Legia Warszawa w półfinale Pucharu Polski. Ładny gol i dwa koszmarne pudła Waleriana Gwilii [WIDEO]
Po ponad dwumiesięcznej przerwie ze względu na pandemię koronawirusa do rywalizacji wrócili także piłkarze w naszym kraju. W pierwszym spotkaniu Legia Warszawa pokonała Miedź Legnica 2:1 i awansowała do półfinału Pucharu Polski. Gole dla "Wojskowych" strzelili Walerian Gwilia oraz Mateusz Cholewiak. Miedź odpowiedziała za sprawą Pawła Zielińskiego.
Polska jest jednym z pierwszych krajów w Europie, w którym piłkarze wracają do rywalizacji po pandemii koronawirusa. W piątek wznowione zostaną rozgrywki PKO Ekstraklasy, wcześniej zaplanowano natomiast dwa ćwierćfinały Pucharu Polski, których nie zdążono rozegrać przed przerwą.
Legia Warszawa była od samego początku stroną przeważającą w spotkaniu z Miedzią Legnica. Już trzy minuty po pierwszym gwizdku arbitra dobrą okazję miał Paweł Wszołek, lecz trafił prosto w Łukasza Załuskę. Miedź odpowiedziała za sprawą uderzenia Jakuba Łukowskiego z rzutu wolnego. Piłkarz gospodarzy trafił w poprzeczkę.
W 17. minucie warszawianie wyszli na prowadzenie. Ładnym uderzeniem sprzed pola karnego popisał się Walerian Gwilia, nie dając większych szans Załusce. W końcówce pierwszej połowy Gruzin powinien wpisać się na listę strzelców po raz drugi, bo miał przed sobą praktycznie pustą bramkę. Trafił jednak w słupek z dwóch metrów.
Na początku drugiej części gry "Wojskowi" podwyższyli prowadzenie. W 49. minucie po dośrodkowaniu w pole karne Jose Kante trafił w słupek. W "szesnastce" zapanowało spore zamieszanie, a futbolówka spadła pod nogi Mateusza Cholewiaka, który bez problemu pokonał Załuskę.
Legia po chwili miała kolejną świetną okazję, ale Gwilia po raz drugi w tym meczu spudłował z kilku metrów. Wydawało się, że wicemistrzowie Polski wywalczą spokojny awans, lecz w 80. minucie z boiska po ostrym faulu na Omarze Santanie wyleciał Igor Lewczuk.

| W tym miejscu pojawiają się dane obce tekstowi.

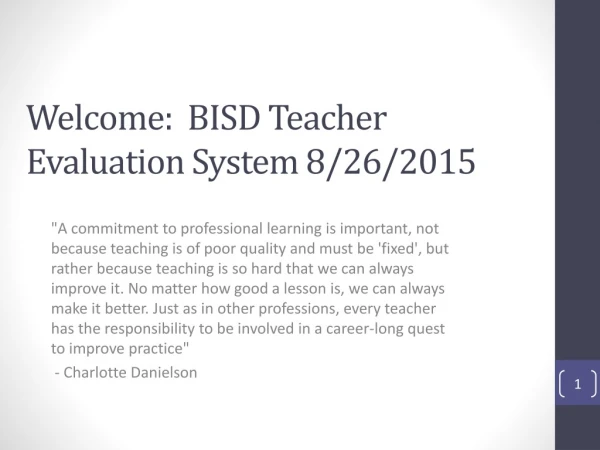 Welcome: BISD Teacher Evaluation System 8/26/2015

Miedź w końcówce rzuciła się do odrabiania strat. Gola kontaktowego w 88. minucie po sporym błędzie debiutującego w bramce Legii Wojciecha Muzyka zdobył Paweł Zieliński. Arbiter doliczył aż siedem minut, Legia utrzymała jednak korzystny wynik i awansowała do półfinału. Wcześniej w tej fazie zameldowały się już Cracovia oraz Lechia Gdańsk.